START PASSAGE TO READ
Now, for some reason in this world, the public believes that burning forests is great for the world’s climate.
As a scientist, you know better. You tell people that actually burning the world’s forests will cause an environmental disaster. Most people laugh at you and ignore everything you have to say given that you’re just a kooky scientist. Others are more respectful and tell you that you have the right to believe whatever you want as long as you don’t try to impose your beliefs on others by, for example, insisting that they’re true.
But there are some science skeptics who enjoy trolling scientists. So they start a dialogue with you. And they demand evidence. How do you know burning forests will lead to disaster? Where’s the evidence?
Now, you might be inclined to explain to them about greenhouse gases. But, of course, these people know absolutely nothing about chemistry or physics or biology. You could try to explain to them how CO2 traps heat, but they have no idea what chemical elements are, let alone CO2. You could tell them about how trees trap CO2 and give off oxygen and how living things like humans need oxygen, but then they would ask you for the evidence of all that. So you might try to explain some basic chemistry, but of course, that is not enough because ultimately chemistry as a body of empirical knowledge relies on molecular physics. So you’ll have to explain that and justify why that is epistemically reliable. And when it comes to understanding molecular physics, working knowledge of nuclear physics and even quantum mechanics is required, and on and on.
END PASSAGE TO READ
● **EXERCISE**
In the passage on burning forests, what does the public believe burning forests does for the world's climate? The items that come next are not needed for this.
START DATA EXTRACT
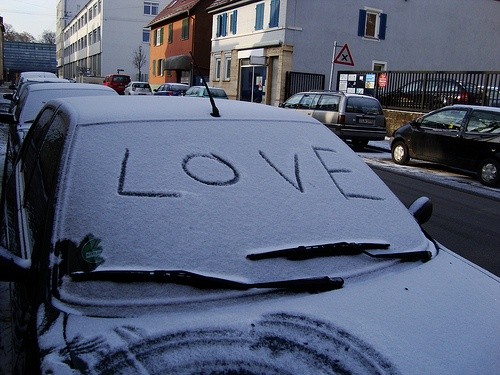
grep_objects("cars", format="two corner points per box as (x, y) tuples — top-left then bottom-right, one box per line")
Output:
(180, 86), (229, 100)
(463, 84), (500, 108)
(0, 82), (120, 166)
(0, 96), (500, 375)
(3, 71), (71, 110)
(390, 104), (500, 189)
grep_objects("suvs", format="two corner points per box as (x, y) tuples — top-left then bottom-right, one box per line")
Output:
(152, 82), (190, 96)
(124, 81), (153, 96)
(375, 78), (489, 113)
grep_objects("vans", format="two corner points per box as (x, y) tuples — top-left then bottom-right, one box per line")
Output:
(103, 74), (132, 95)
(278, 91), (387, 152)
END DATA EXTRACT
● **ANSWER FOR THE TASK**
The public believes burning forests is great for the world's climate.